According to its site, "CGA is committed to saving lives and preventing damage to underground infrastructure by promoting effective damage prevention practices." The CGA represents a continuation of the damage prevention efforts embodied by the "Common Ground Study," which was sponsored by the U.S. Department of Transportation and completed in 1999. The study represented the collaborative work of 160 industry professionals who identified best practices relating to damage prevention.
In promoting the practice of shared responsibility, CGA welcomes all stakeholders who want to be a part of the identification and promotion of best practices that lead to a reduction in damage.
According to the CGA, there are more than 100 billion feet of underground utilities in the United States. On average, one of these utility lines is damaged every six minutes as a result of a digging project.
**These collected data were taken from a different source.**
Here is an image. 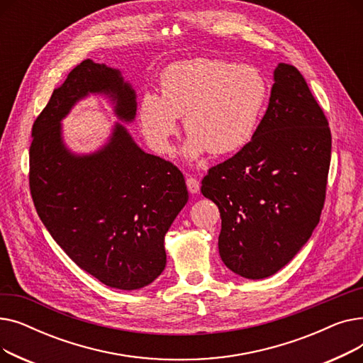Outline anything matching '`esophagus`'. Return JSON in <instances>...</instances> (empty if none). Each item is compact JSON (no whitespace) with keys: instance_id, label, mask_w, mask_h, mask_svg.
Wrapping results in <instances>:
<instances>
[{"instance_id":"1","label":"esophagus","mask_w":363,"mask_h":363,"mask_svg":"<svg viewBox=\"0 0 363 363\" xmlns=\"http://www.w3.org/2000/svg\"><path fill=\"white\" fill-rule=\"evenodd\" d=\"M186 188L191 194H197L200 191V182L196 178H186Z\"/></svg>"}]
</instances>
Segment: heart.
I'll return each mask as SVG.
<instances>
[{"label": "heart", "instance_id": "1", "mask_svg": "<svg viewBox=\"0 0 363 363\" xmlns=\"http://www.w3.org/2000/svg\"><path fill=\"white\" fill-rule=\"evenodd\" d=\"M268 97V82L257 67L201 57L167 66L160 95H143L138 118L144 137L160 155L172 151L178 118L184 116L189 137L182 152L188 160L207 151L228 156L252 143Z\"/></svg>", "mask_w": 363, "mask_h": 363}]
</instances>
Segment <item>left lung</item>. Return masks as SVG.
<instances>
[{"instance_id": "1", "label": "left lung", "mask_w": 363, "mask_h": 363, "mask_svg": "<svg viewBox=\"0 0 363 363\" xmlns=\"http://www.w3.org/2000/svg\"><path fill=\"white\" fill-rule=\"evenodd\" d=\"M330 160L325 114L301 73L279 63L255 138L201 182L220 212L218 245L228 269L262 279L294 259L319 222Z\"/></svg>"}]
</instances>
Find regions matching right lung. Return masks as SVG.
<instances>
[{
    "instance_id": "add662e5",
    "label": "right lung",
    "mask_w": 363,
    "mask_h": 363,
    "mask_svg": "<svg viewBox=\"0 0 363 363\" xmlns=\"http://www.w3.org/2000/svg\"><path fill=\"white\" fill-rule=\"evenodd\" d=\"M91 94L107 98L120 122L97 150L78 153L62 121ZM135 116L137 92L122 70L88 59L54 89L29 150L30 194L51 237L79 268L126 291L164 271V235L188 201L178 167L145 152L123 125Z\"/></svg>"
}]
</instances>
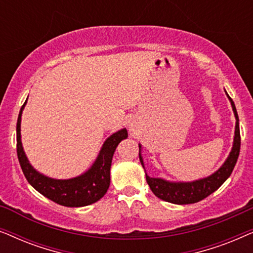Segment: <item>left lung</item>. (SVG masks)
Listing matches in <instances>:
<instances>
[{
    "label": "left lung",
    "mask_w": 253,
    "mask_h": 253,
    "mask_svg": "<svg viewBox=\"0 0 253 253\" xmlns=\"http://www.w3.org/2000/svg\"><path fill=\"white\" fill-rule=\"evenodd\" d=\"M228 98L230 100L235 117H236V129H235L233 150H231L226 162H224L222 167H221L217 171L214 172L213 175L191 183H170L161 178L150 177V176H147L146 174L147 184L150 185L152 192H153L158 198L168 203L178 204V205L198 203L204 198H206V197H209L211 193H213L215 190L219 189L220 186L226 182V179L229 177L231 172H233V169L237 162L238 154H240L241 133L240 126H238V115L236 112V107H235L233 99H231L229 95H228ZM139 160L144 167L143 158H141L140 153Z\"/></svg>",
    "instance_id": "obj_1"
}]
</instances>
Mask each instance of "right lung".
<instances>
[{
  "mask_svg": "<svg viewBox=\"0 0 253 253\" xmlns=\"http://www.w3.org/2000/svg\"><path fill=\"white\" fill-rule=\"evenodd\" d=\"M26 101L17 120V155L27 182L41 195L67 207L87 206L106 195L110 184V166L114 152L121 140L127 137L126 129L120 130L105 141L94 165L88 171L71 179H54L41 175L29 164L20 141V119Z\"/></svg>",
  "mask_w": 253,
  "mask_h": 253,
  "instance_id": "1",
  "label": "right lung"
}]
</instances>
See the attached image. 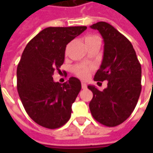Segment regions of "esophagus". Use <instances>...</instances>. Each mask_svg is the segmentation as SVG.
I'll use <instances>...</instances> for the list:
<instances>
[{
	"instance_id": "1",
	"label": "esophagus",
	"mask_w": 153,
	"mask_h": 153,
	"mask_svg": "<svg viewBox=\"0 0 153 153\" xmlns=\"http://www.w3.org/2000/svg\"><path fill=\"white\" fill-rule=\"evenodd\" d=\"M81 85H82V88H83V89H85V88H87L86 83H84V82H82Z\"/></svg>"
}]
</instances>
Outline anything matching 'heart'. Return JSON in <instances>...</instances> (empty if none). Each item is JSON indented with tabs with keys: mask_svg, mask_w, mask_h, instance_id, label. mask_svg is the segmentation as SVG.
I'll return each instance as SVG.
<instances>
[{
	"mask_svg": "<svg viewBox=\"0 0 153 153\" xmlns=\"http://www.w3.org/2000/svg\"><path fill=\"white\" fill-rule=\"evenodd\" d=\"M97 38H99L97 36L94 35H91V36H88L85 38V43H88V42ZM93 70V67L91 65H78L74 67V73L75 74L77 77H79L81 79H87L90 75V73Z\"/></svg>",
	"mask_w": 153,
	"mask_h": 153,
	"instance_id": "1",
	"label": "heart"
}]
</instances>
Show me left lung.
<instances>
[{"label":"left lung","instance_id":"8db88e82","mask_svg":"<svg viewBox=\"0 0 153 153\" xmlns=\"http://www.w3.org/2000/svg\"><path fill=\"white\" fill-rule=\"evenodd\" d=\"M98 30L104 42V53L100 69L94 76L97 83L107 80V87L93 92L89 102L93 118L102 125L114 127L126 120L134 111L141 93V65L131 42L106 22L90 26Z\"/></svg>","mask_w":153,"mask_h":153}]
</instances>
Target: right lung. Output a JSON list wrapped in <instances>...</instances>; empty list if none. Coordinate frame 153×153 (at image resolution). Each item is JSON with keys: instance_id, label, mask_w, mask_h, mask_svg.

"Knowing where underground utilities are helps the homeowner or contractor avoid possible injury or even death, as well as service disruptions that could be caused by unknowingly damaging these facilities when digging," according to the CGA site.
In addition to the safety concerns that accompany digging without proper notification, anyone who strikes a utility line as a result of failure to notify 811, according to the CGA, can be subject to significant fines and/or financial responsibility for repairs.
CGA also has a page that provides a summary of the events being staged this month by various CGA members around the country.
A number of electric utilities around the country have also taken time to publicize National Safe Digging Month. New Jersey-based Public Service Electric and Gas (PSE&G), for example, noted in its press release that, in 2015, the utility responded to over 360,000 mark-out requests called into the New Jersey 811 call center.
"Despite this high number of mark-out requests, almost 30 percent of damages to PSE&G facilities were the result of people digging without first calling 811," the press release added.
The press release also added, "Every digging project, even a small project like planting a tree or building a deck with hand tools, requires a call to 811."